Chapter 9: A Highwayman Comes Riding

The first thing Jarlaxle noticed was the light filtering in around a blue-and-white checkered curtain that fluttered in a slight breeze at the window. He squinted against the brightness and turned his head away. It seemed to take a great deal of effort to accomplish this movement. The second thing he noticed was that he lay on a hard and uncomfortable bed, with only one flat pillow beneath him. The third thing he noticed was the scowling assassin in the doorway of the small room.

"Artemis." His voice cracked on the word, after long disuse.

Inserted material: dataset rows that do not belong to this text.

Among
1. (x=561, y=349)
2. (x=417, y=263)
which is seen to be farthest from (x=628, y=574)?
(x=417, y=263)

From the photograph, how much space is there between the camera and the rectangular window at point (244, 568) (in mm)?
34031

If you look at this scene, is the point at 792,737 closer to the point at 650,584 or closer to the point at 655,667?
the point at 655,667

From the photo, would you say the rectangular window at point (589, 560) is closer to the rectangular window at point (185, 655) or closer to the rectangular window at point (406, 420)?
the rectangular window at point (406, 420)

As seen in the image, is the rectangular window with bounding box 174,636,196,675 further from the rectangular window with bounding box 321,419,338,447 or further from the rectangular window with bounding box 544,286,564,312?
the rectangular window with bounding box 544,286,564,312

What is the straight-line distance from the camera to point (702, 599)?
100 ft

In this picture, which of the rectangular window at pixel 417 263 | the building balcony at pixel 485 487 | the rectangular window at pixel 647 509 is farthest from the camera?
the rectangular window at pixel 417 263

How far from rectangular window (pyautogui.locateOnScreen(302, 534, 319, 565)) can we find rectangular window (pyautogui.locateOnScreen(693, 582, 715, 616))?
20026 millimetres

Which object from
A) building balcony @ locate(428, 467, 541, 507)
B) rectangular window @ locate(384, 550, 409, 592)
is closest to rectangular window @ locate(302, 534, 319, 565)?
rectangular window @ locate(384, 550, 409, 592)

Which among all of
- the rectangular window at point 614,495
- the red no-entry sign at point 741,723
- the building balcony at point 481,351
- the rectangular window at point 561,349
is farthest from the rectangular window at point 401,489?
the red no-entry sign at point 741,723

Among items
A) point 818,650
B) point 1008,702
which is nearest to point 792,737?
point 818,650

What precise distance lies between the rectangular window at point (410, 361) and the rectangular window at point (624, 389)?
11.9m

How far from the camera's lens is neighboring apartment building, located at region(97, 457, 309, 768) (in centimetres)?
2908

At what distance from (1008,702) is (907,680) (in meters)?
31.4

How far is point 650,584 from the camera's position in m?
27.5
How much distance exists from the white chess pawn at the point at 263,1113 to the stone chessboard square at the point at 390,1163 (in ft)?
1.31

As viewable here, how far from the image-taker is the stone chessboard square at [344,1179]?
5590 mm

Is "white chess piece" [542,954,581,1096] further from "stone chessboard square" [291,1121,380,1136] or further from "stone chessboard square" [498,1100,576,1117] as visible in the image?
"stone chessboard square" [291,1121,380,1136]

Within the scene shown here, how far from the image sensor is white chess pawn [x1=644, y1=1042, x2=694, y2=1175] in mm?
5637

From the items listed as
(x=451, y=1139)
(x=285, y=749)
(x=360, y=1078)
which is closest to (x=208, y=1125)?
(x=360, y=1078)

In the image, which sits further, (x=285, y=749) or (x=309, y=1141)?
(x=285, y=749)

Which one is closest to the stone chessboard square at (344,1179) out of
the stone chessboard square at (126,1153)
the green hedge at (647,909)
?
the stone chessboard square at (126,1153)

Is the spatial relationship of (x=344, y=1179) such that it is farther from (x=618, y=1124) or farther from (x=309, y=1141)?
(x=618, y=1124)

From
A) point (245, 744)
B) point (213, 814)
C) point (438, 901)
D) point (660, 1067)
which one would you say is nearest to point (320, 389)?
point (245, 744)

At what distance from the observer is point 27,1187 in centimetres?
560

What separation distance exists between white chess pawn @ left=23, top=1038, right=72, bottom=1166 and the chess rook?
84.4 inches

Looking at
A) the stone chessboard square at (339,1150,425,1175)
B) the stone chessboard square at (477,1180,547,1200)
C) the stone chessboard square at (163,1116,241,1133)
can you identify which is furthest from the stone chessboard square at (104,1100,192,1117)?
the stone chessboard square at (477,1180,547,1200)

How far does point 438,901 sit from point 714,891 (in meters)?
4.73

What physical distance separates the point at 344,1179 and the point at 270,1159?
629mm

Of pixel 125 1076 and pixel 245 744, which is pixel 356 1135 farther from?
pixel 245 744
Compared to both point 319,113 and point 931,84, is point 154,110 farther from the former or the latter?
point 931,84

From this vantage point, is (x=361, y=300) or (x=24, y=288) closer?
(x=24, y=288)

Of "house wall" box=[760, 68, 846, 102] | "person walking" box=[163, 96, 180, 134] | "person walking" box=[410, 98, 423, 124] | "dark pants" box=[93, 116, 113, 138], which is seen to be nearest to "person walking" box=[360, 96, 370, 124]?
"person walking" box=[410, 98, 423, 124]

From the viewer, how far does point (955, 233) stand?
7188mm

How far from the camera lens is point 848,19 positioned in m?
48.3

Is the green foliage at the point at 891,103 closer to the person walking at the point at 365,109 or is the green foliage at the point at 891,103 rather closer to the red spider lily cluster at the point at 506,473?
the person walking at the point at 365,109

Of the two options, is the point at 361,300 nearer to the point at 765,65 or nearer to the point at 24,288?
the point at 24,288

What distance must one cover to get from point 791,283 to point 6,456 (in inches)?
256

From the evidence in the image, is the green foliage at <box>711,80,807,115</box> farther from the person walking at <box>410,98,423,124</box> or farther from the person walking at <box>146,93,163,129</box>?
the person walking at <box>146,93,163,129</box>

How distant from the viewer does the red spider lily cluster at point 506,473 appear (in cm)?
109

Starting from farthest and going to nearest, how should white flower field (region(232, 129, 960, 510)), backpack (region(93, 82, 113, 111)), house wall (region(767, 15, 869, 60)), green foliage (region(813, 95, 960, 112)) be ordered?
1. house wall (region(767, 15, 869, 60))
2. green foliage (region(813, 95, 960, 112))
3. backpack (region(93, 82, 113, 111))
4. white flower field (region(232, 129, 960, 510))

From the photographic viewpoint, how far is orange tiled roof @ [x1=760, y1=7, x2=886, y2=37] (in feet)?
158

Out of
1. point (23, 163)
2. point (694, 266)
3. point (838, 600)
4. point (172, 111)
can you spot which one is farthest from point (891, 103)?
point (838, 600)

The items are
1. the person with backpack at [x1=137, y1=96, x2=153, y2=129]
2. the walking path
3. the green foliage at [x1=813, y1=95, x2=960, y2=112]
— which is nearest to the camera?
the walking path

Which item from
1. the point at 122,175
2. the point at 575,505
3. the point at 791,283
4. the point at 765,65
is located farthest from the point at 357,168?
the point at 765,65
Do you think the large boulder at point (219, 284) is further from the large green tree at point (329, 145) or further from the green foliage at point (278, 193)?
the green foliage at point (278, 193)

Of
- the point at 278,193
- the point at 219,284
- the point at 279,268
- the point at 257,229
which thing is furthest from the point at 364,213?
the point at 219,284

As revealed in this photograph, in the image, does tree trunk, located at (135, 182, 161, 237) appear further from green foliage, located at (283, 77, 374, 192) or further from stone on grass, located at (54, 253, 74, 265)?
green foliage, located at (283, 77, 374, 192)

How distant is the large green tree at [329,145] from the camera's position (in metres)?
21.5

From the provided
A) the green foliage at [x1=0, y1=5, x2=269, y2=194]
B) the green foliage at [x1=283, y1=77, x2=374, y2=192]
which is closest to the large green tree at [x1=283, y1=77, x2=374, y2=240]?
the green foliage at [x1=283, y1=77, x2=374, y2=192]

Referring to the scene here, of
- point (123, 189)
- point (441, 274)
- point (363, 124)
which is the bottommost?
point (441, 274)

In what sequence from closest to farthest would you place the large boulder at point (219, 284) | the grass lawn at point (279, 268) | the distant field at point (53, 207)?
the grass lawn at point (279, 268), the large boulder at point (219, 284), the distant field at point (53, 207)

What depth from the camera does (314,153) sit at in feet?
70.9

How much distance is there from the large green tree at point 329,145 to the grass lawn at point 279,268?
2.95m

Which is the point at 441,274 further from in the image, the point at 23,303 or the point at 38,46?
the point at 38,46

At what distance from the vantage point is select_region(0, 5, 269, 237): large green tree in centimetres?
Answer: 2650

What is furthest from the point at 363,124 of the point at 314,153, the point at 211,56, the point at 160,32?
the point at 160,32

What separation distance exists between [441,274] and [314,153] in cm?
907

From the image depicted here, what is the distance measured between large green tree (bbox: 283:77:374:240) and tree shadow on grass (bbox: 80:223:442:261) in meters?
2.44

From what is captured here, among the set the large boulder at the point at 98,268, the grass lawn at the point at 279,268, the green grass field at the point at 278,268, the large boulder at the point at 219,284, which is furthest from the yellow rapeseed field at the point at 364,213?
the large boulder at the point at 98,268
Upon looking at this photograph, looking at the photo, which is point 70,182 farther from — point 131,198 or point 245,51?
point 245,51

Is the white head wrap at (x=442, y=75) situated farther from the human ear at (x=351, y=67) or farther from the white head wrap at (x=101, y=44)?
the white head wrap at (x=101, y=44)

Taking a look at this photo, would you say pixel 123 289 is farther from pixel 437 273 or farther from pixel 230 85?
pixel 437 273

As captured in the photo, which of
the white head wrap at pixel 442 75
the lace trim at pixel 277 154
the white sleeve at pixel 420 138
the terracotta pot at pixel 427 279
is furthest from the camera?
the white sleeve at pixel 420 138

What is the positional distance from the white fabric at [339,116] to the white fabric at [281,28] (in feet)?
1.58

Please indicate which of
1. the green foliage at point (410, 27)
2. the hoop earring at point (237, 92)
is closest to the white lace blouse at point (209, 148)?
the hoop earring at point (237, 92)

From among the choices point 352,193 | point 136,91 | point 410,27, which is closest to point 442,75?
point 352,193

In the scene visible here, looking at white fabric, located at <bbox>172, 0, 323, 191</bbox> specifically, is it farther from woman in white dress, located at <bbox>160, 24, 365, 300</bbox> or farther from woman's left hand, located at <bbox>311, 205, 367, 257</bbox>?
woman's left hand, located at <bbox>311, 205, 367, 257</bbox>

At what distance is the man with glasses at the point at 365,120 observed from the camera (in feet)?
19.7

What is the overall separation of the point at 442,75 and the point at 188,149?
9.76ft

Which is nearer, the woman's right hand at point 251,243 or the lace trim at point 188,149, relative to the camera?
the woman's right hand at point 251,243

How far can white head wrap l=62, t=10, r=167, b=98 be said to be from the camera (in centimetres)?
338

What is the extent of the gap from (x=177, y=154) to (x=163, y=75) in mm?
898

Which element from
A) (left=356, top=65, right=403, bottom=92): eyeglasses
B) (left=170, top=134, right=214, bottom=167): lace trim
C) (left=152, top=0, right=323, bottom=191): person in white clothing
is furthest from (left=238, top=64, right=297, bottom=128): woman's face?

"So, you're finally awake." Entreri closed the door and strode forward, depositing a bowl of chicken broth and a spoon on the nightstand. "Then I expect you can feed yourself as well."

"How-" Jarlaxle winced as his voice cracked again. "How long?"

"Five days." Entreri sat down on a creaky wooden chair beside the bed. "I was about to call a cleric." He looked at the blue-and-white curtain as he said it, not meeting Jarlaxle's eyes. His mouth curled almost into a snarl on the word 'cleric'.

Jarlaxle tentatively stretched his arms and sat up, groaning only slightly. A wide swath of bandages was wrapped around his midsection, and he reached a hand to the bullet wound curiously.

Entreri smacked his hand away before he could complete the motion. "Don't. Touch."

Jarlaxle drew his hand back in surprise. "So, not-so-very healed, then?"

"You have no idea how many times you almost died on me. Or how much I spent on healing potions."

"Artemis, I'm touched! I had no idea I meant so much to you." The drow grinned broadly.

"It would have been a waste of resources to merely let a valuable ally die."

"A valuable ally?" The mercenary's voice held only the faintest hint of teasing.

"Yes." The clipped answer sounded distinctly annoyed.

"Well, I suppose I should consider myself lucky that you still consider me valuable then."

Entreri merely grunted and looked away.

Pleased with himself, Jarlaxle reached for the soup with an unsteady hand, and proceeded to eat it without spilling too much.

"The militia all believe you to be dead. I waited until they were out of sight before teleporting away."

"Well, that's all fine and..." the spoon slipped from Jarlaxle's fingers as he remembered. "Bess."

Entreri's cold gray eyes met the drow's crimson ones. "She had a proper burial, at least. The grave is out behind the old inn."

Jarlaxle carefully set the soup bowl down on the nightstand and said nothing, not trusting himself to speak.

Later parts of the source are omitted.